I tell my son to be careful not to paint the table.
I’ve laid out plastic and my four and eight year old have the watercolors and a collection of rocks to recreate into swirling florals and all manner of messiness.
My daughter has a paint by numbers that is sectioned into tiny slivers awaiting their chosen colors, the end result being a Panda. I’ve unleashed their brushes and their tiny fingers lead them in pirouettes across the stones and canvas.
I open my laptop next to them and stare at the cursor flashing on the blank page.
And then my son has finished his first rock, a black swirl of paint on a smooth round stone. He tells me it’s a wabbit.
My daughter is leaning close to the canvas, hand steady trying to get the paint into the designated spots. I see the Panda’s face beginning to form. She bites her lip and tilts her head to the side inspecting her work.
“Mommy, I can’t get the yellow to mix right. I think I made it look weird.” She is becoming her own worst critic.
Meanwhile my son has cranked out several more rock paintings and has graduated to paper. He holds up a painting in hot pink, a large circle with two lines sticking out the bottom.
“This is you, mommy, ” he announces proudly. Although, I do have a potato-esque shape, I don’t see the resemblance. I move it to the counter to dry alongside the line and two dots which is my husband and the green circle which is our house.

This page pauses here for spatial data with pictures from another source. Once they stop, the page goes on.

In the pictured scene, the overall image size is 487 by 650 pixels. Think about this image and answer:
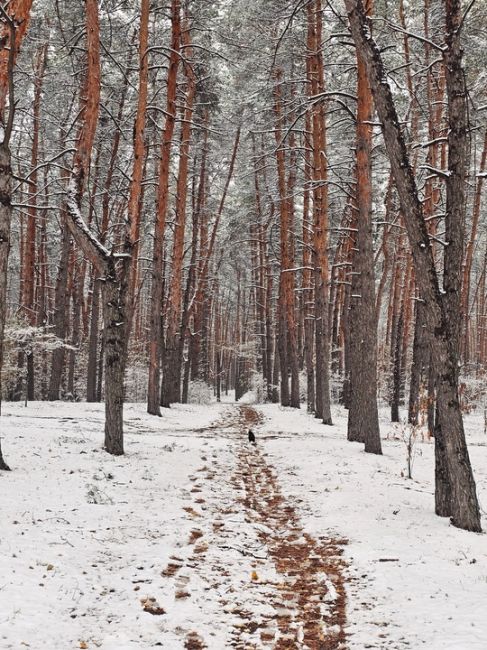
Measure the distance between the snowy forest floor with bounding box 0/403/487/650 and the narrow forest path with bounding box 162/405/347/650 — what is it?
0.6 inches

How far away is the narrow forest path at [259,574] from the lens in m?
3.66

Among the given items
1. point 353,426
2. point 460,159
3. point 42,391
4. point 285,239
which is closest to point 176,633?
point 460,159

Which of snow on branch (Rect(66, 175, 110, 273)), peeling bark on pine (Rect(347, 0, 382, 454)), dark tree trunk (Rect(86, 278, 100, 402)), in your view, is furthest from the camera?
dark tree trunk (Rect(86, 278, 100, 402))

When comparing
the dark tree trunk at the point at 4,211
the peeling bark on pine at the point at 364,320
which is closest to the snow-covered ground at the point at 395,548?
the peeling bark on pine at the point at 364,320

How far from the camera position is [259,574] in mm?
4648

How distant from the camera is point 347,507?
Answer: 661 centimetres

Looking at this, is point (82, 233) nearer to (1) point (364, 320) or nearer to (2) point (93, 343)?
(1) point (364, 320)

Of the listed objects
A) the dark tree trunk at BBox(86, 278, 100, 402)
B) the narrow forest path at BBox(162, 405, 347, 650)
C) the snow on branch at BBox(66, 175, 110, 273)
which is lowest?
the narrow forest path at BBox(162, 405, 347, 650)

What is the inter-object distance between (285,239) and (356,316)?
1082cm

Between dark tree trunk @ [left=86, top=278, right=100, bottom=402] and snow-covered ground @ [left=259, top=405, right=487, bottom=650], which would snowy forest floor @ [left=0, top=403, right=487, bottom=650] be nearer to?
snow-covered ground @ [left=259, top=405, right=487, bottom=650]

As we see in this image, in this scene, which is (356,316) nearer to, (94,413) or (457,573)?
(457,573)

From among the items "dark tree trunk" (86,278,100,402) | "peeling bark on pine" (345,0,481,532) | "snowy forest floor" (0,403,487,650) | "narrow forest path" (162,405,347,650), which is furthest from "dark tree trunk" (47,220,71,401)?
"peeling bark on pine" (345,0,481,532)

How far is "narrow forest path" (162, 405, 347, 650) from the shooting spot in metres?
3.66

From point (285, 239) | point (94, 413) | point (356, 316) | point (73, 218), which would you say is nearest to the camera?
point (73, 218)
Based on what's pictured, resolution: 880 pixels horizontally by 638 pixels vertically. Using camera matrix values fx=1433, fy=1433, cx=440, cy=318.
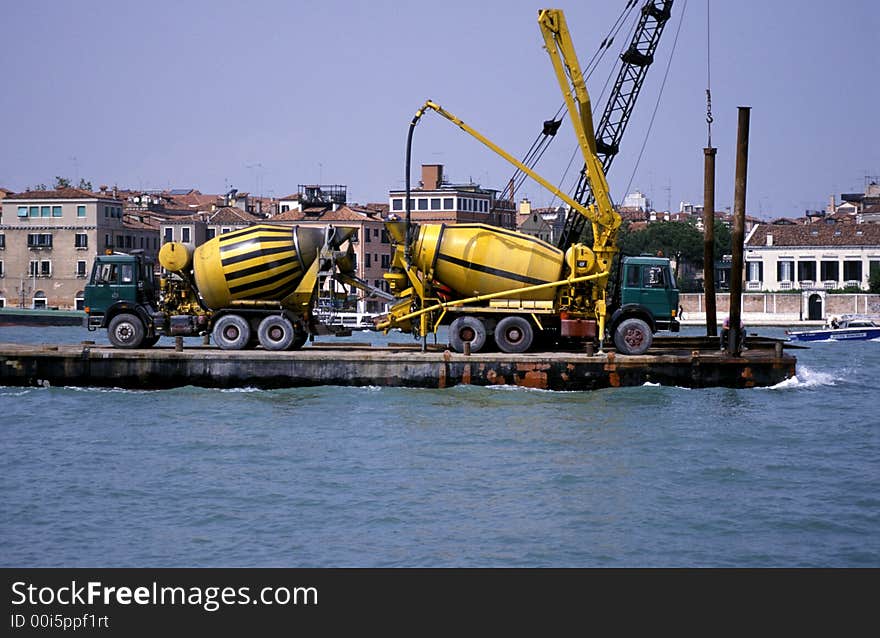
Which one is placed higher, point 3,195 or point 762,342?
point 3,195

And I think about my blank screen and my inner critic and my need to make the words just right.
I think about my children’s fingers dappled with paint.
Young children lack the skill to create with precision but what they lack in ability they more than make up in confidence. Young children still see the world with every possibility because nothing is fantastical yet. Pioneers in their journey of discovery, everything is new, therefore everything holds equal fascination and monotony.
When we pause at the painted hills, the striated rock colorations etched golden-red like tiger stripes, we all stop to take in the glory. But the young child runs along merrily, picking up rocks without discrimination of their ordinariness. He squats down to watch an ant barrel along while the valley stretches wide beside him, unnoticed.
We learn to classify the ordinary and monotonous in direct contrast to the extraordinary and magnificent.
G.K. Chesterton states, “The poets have been mysteriously silent on the subject of cheese…” Yes, cheese may not inspire sonnets, although I do have a baked brie recipe that makes me believe there is a God who loves me. What I believe Chesterton is getting at is that we find ordinary things uninspiring. Mundane things like diaper changes and Math lessons, grocery shopping, and spreadsheets.
We forget as writers, that eventually, everything becomes monotonous to those who can no longer see the simple and ordinary graces among us.
Yes, we all want to write that post. The profound one that goes viral. Yet we often lose the pure in the pursuit of the profound.
Simplicity comes before the numbers and the lines. Before you know what the picture is supposed to look like. When you have the ability to splash in the paint tray and mix the colors.
Because the Lord sees beauty in your words when they’re full of wonder and praise. When we silence the critic and let our fingertips dance on the keys without always knowing what picture we’re painting. When we make art in a world full of ordinary, we paint in God’s glory.